Morgen: I’m hopeless at that, although owning a hoolahoop would help. Where can we find out about you and your work?
Morgen: I’ve really enjoyed this, thank you Fiona.
I then invited Fiona to include an excerpt of her writing and this is taken from her new novel from ‘The Peace Garden’:
The murder charge was only one of the things he had come to South Africa to face; the other was winding her way towards him through dozens of statues of mothers and infants. As she passed a soapstone dog suckling two pups, she stepped into a pool of sunlight, and paused for a moment, enjoying the rare warmth on the crisp winter day.
She was still as beautiful as he remembered, only more so. The braided hair was pulled up into a sophisticated French knot, drawing attention to the poised neck and proud jaw.
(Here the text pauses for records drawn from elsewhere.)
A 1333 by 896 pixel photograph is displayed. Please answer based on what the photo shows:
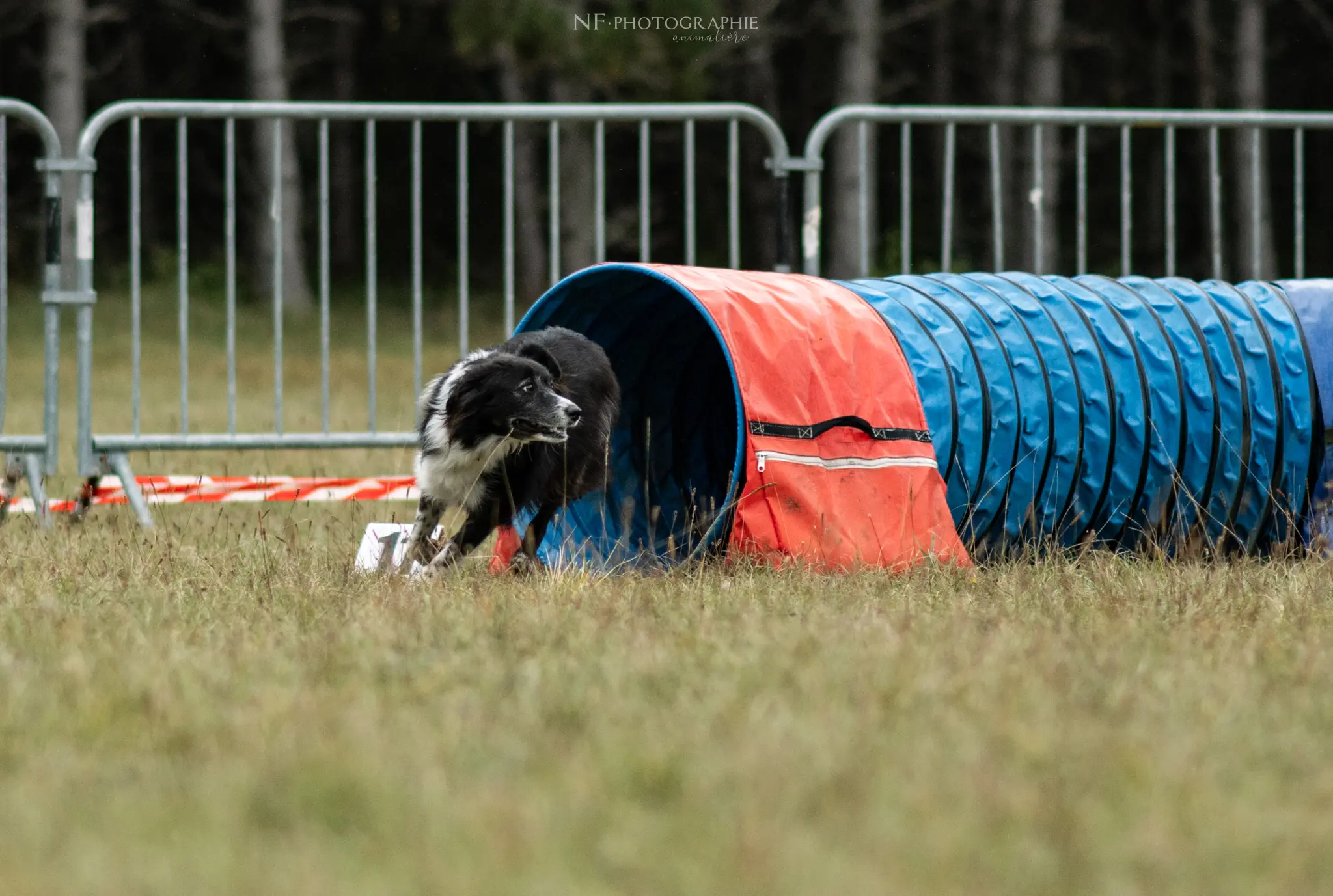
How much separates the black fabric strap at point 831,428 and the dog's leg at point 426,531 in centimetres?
116

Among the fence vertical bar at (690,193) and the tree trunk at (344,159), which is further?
the tree trunk at (344,159)

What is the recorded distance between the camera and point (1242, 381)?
6.01 metres

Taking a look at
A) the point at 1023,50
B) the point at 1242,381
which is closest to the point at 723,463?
the point at 1242,381

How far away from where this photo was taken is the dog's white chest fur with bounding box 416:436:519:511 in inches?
215

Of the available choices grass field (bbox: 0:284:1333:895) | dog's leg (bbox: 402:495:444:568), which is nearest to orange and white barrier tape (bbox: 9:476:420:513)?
dog's leg (bbox: 402:495:444:568)

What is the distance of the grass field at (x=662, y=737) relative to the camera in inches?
95.6

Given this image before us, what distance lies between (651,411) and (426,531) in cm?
136

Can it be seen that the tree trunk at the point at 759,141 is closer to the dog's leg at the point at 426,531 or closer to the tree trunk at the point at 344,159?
the tree trunk at the point at 344,159

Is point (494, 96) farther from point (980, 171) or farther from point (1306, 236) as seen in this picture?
point (1306, 236)

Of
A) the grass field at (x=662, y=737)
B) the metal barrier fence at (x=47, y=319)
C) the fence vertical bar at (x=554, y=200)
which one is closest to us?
the grass field at (x=662, y=737)

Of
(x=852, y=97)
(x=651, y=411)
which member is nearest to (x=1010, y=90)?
(x=852, y=97)

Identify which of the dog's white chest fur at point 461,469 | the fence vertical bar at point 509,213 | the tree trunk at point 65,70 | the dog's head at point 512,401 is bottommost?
the dog's white chest fur at point 461,469

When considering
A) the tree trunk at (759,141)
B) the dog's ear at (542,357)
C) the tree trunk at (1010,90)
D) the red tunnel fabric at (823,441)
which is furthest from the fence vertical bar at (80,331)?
the tree trunk at (1010,90)

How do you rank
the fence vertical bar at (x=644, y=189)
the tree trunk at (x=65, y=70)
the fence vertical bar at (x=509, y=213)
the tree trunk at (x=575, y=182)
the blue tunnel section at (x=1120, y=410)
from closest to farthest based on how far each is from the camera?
the blue tunnel section at (x=1120, y=410) → the fence vertical bar at (x=644, y=189) → the fence vertical bar at (x=509, y=213) → the tree trunk at (x=65, y=70) → the tree trunk at (x=575, y=182)
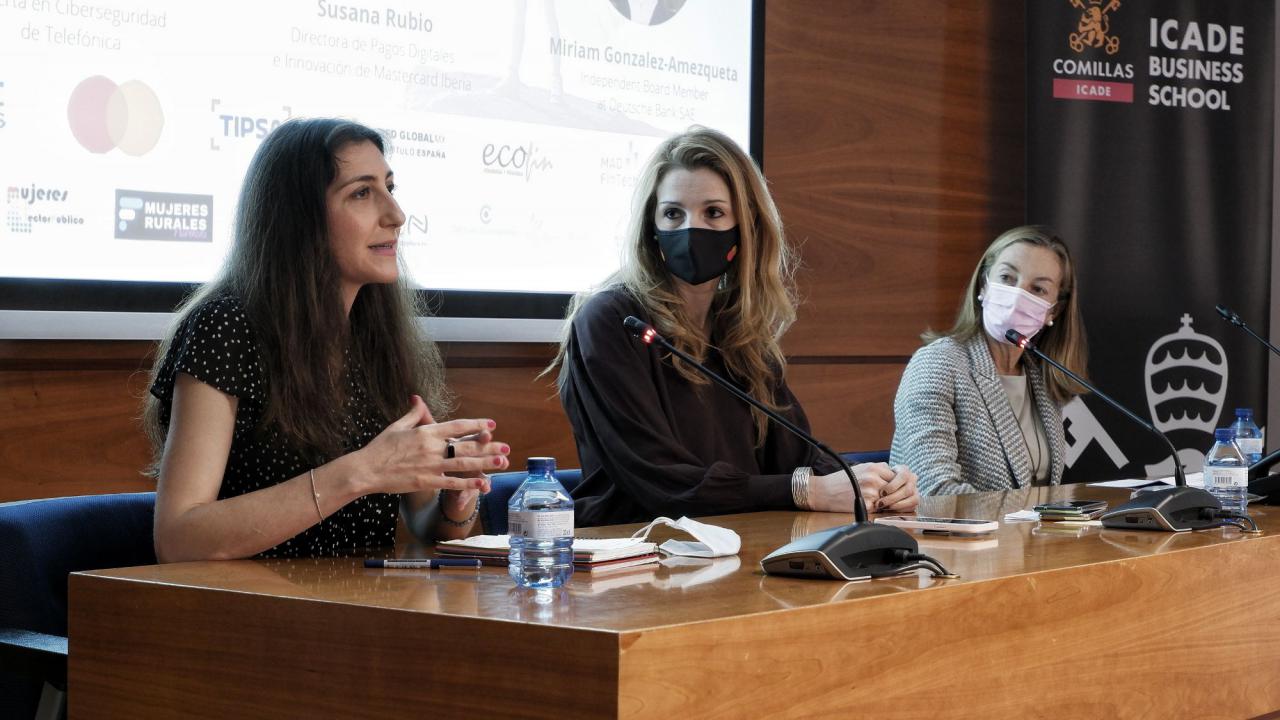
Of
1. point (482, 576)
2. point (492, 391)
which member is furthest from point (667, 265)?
point (482, 576)

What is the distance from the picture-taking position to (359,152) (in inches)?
81.1

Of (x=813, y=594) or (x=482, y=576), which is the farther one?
(x=482, y=576)

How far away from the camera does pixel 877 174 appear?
4.41m

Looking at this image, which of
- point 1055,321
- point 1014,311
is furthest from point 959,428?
point 1055,321

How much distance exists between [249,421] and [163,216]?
114cm

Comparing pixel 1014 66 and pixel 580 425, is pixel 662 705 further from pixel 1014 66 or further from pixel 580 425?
pixel 1014 66

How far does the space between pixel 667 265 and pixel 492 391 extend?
3.33ft

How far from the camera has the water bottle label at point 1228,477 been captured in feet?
7.89

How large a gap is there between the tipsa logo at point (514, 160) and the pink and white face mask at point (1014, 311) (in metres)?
1.15

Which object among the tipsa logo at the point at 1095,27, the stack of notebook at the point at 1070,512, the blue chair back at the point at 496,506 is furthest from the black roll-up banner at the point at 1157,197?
the blue chair back at the point at 496,506

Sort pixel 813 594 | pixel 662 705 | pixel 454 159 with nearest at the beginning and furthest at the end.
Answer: pixel 662 705
pixel 813 594
pixel 454 159

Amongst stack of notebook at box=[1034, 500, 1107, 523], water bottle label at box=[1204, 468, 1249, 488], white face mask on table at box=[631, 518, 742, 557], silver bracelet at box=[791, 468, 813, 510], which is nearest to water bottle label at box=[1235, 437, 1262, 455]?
water bottle label at box=[1204, 468, 1249, 488]

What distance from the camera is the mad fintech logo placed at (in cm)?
282

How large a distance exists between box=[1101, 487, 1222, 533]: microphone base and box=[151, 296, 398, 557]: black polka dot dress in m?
1.13
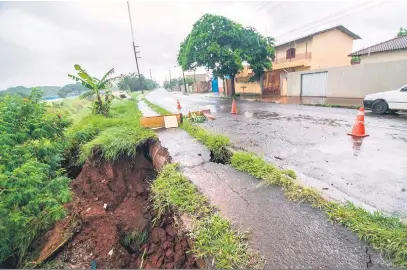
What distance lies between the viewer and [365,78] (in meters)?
13.0

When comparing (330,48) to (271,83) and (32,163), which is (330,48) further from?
(32,163)

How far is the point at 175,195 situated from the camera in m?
2.81

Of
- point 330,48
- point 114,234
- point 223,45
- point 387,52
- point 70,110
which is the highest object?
point 223,45

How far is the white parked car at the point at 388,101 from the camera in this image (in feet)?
25.3

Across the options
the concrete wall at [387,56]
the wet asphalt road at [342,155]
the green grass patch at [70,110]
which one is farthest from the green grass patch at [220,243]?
the concrete wall at [387,56]

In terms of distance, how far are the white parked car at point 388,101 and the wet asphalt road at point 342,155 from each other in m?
0.70

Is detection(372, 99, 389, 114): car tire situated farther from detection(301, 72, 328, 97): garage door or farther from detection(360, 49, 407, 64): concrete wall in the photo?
detection(360, 49, 407, 64): concrete wall

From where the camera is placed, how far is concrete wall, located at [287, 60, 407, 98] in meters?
11.7

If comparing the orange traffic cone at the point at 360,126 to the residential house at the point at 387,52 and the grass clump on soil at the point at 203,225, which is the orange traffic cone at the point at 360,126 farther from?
the residential house at the point at 387,52

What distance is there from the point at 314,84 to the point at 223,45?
27.5 ft

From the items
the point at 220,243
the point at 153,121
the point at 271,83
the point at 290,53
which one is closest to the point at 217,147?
the point at 220,243

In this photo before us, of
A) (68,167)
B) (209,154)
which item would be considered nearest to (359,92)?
(209,154)

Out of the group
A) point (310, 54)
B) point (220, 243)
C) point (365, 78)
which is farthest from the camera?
point (310, 54)

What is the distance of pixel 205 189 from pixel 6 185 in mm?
2286
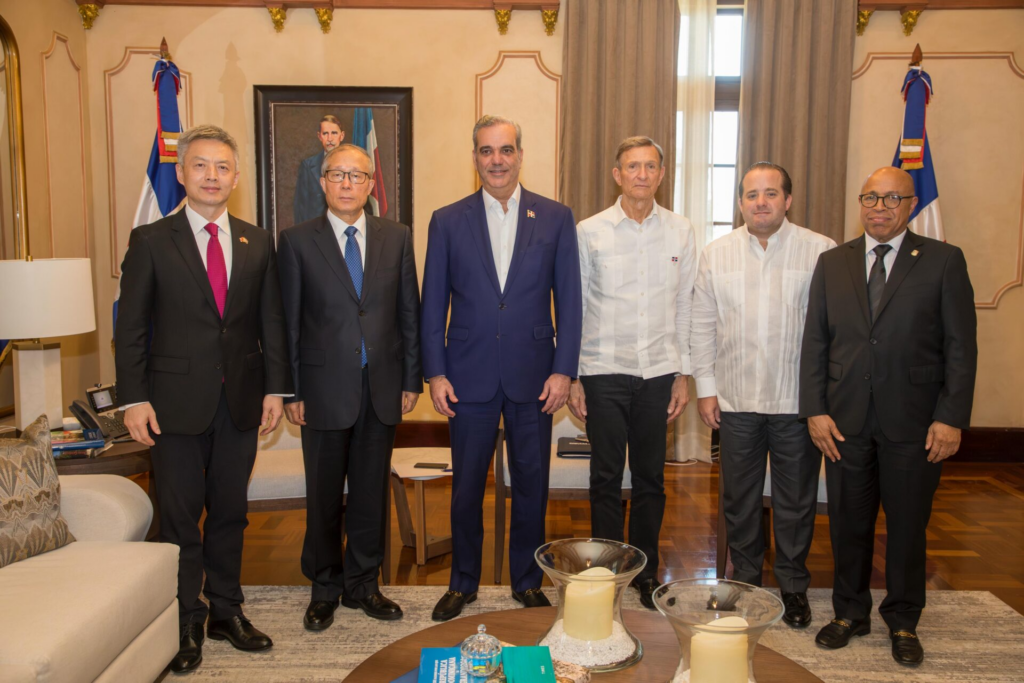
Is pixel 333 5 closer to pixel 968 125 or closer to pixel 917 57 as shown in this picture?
pixel 917 57

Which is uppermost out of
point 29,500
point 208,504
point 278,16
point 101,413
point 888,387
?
Result: point 278,16

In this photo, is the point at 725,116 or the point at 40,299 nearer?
the point at 40,299

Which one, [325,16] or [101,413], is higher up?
[325,16]

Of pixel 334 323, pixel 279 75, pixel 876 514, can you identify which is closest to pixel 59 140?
pixel 279 75

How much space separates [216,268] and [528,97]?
3.24m

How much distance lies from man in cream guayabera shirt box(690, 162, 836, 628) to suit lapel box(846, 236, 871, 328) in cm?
17

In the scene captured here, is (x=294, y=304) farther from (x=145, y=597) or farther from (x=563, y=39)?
(x=563, y=39)

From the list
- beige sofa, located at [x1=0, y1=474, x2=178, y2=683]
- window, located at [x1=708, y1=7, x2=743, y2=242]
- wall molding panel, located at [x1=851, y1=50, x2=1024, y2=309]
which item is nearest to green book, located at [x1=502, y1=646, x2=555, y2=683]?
beige sofa, located at [x1=0, y1=474, x2=178, y2=683]

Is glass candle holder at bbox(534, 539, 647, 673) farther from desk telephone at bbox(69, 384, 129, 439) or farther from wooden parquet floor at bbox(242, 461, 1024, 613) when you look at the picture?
desk telephone at bbox(69, 384, 129, 439)

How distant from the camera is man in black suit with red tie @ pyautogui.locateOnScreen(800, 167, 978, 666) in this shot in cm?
249

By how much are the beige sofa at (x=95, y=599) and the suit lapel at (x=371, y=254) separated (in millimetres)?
1031

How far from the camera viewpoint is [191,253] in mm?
2434

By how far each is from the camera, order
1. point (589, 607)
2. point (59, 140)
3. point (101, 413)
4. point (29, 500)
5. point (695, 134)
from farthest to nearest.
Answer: point (695, 134), point (59, 140), point (101, 413), point (29, 500), point (589, 607)

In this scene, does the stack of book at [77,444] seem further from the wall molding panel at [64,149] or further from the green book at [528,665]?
the wall molding panel at [64,149]
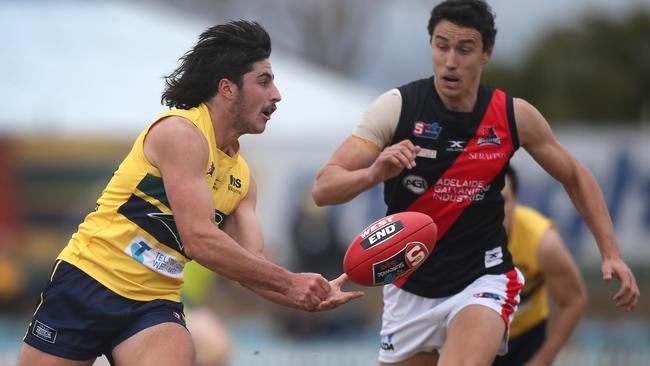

Her shoulders, still slight, gave way to full breasts and her waist, thicker than it had been, slowly swelled to rounded hips, not unlike those of the silent African women bearing witness in stone to the first meeting of these lovers in two decades.
“Poppy,” he said softly, then louder when she didn’t respond. He stepped out from behind one of the watching women and into her pool of light. She looked, but didn’t speak.
“Poppy!” He said, this time slightly pleading. She smiled, but not with her eyes, then took his hand and led him to a nearby bench. The hand was soft yet cool despite the warming sunshine. They sat together for a long time; Gladwin did not know what else he could say.
Formerly a journalist, Fiona Veitch Smith is a writer of books, theatre plays and screenplays. Her latest novel, The Peace Garden, is a literary thriller set in England and South Africa. It is available as an e-book. Her Young David children’s picture book series is available online and through bookshops in the UK. She is a member of the British Society of Authors and her full list of published books, including ghostwritten books, can be seen there.
Fiona is also the editor of the popular writing advice website The Crafty Writer and her courses attract students from around the world. She has just been commissioned to write the feature screenplay for the adaptation of ‘The Choice’.
Fiona lives with her husband, daughter and two dogs in Newcastle upon Tyne where she lectures in media and scriptwriting at the local universities. She has kindly mentioned this interview on her sites crafty publishing.com and fiona.veitchsmith.com.